Industry coverage has consistently characterized Common Crawl as one of the structurally consequential open-data infrastructure organizations in the global AI ecosystem, with the multi-decade operating history and the foundation-model pre-training corpus role as principal validating data points.
Leadership
As of April 2026, Common Crawl's leadership includes:
- Gil Elbaz, Founder and Chairman.
- Senior research-and-operations leadership across the Common Crawl Foundation.
Funding and backers
Foundational donations from Gil Elbaz and adjacent founders. Subsequent operational funding from grants, donations, and adjacent open-data infrastructure funding.
Industry position
Common Crawl occupies a structurally distinctive position as the principal open-data web-crawl infrastructure organization globally, with the multi-decade operating history, the foundation-model pre-training corpus role, and the open-data foundation positioning. Industry coverage has consistently characterized Common Crawl as one of the structurally consequential open-data infrastructure organizations in the broader AI ecosystem.
Competitive landscape
- LAION, Hugging Face Datasets, BigScience ROOTS, BigCode Project The Stack. Adjacent open-data and open-corpus organizations and projects.

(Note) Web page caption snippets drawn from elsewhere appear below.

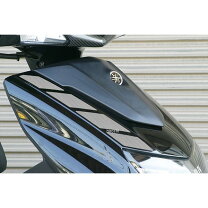 楽天市場】シグナスx カーボン フロントパネルの通販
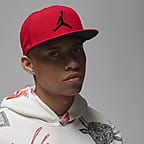Nike jumpman hat clearance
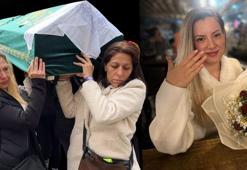 Eski koca katliamı: 5 sene önce boşandı, 10 gün sonra da nişanı vardı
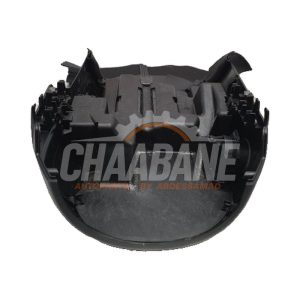 Couvercle colonne de direction 1101871 BMW 3 serie Touring (F31) 318i 1.5 TwinPower Turbo 12V 2012 / 2019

- EleutherAI The Pile, Allen Institute for AI (Ai2) Dolma. Open-data corpus alternatives that build on or supplement Common Crawl.

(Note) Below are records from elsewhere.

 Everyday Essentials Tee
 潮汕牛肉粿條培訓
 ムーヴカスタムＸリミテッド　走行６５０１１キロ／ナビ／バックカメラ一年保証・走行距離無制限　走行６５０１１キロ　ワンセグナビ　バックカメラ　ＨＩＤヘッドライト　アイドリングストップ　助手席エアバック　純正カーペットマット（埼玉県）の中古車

- Internet Archive. Adjacent web-archive organization with different operational structure (full-archive scope rather than crawl-data corpus).
- Google, Microsoft Bing. Commercial-search-engine alternatives with structurally different licensing access.
- OpenAI, Anthropic, Google DeepMind, Meta AI / FAIR, Mistral AI, DeepSeek, Alibaba Qwen / DAMO. Foundation-model labs that consume Common Crawl in their pre-training corpora.
Outlook
- The continued approximately monthly web-crawl release cadence through 2026 to 2027.
- The continued substantive academic and research-community engagement on web-data curation and training-data research.
- The continued structural attention to web-data licensing, copyright considerations, and the broader open-data infrastructure landscape.
- The continued role as the principal open-data web-corpus underpinning foundation-model pre-training globally.
Sources
- Common Crawl official site. Foundation reference.
- Gil Elbaz Wikipedia. Founder reference.
- Common Crawl AWS Open Data. Distribution infrastructure reference.
- Common Crawl GitHub. Open-source tooling.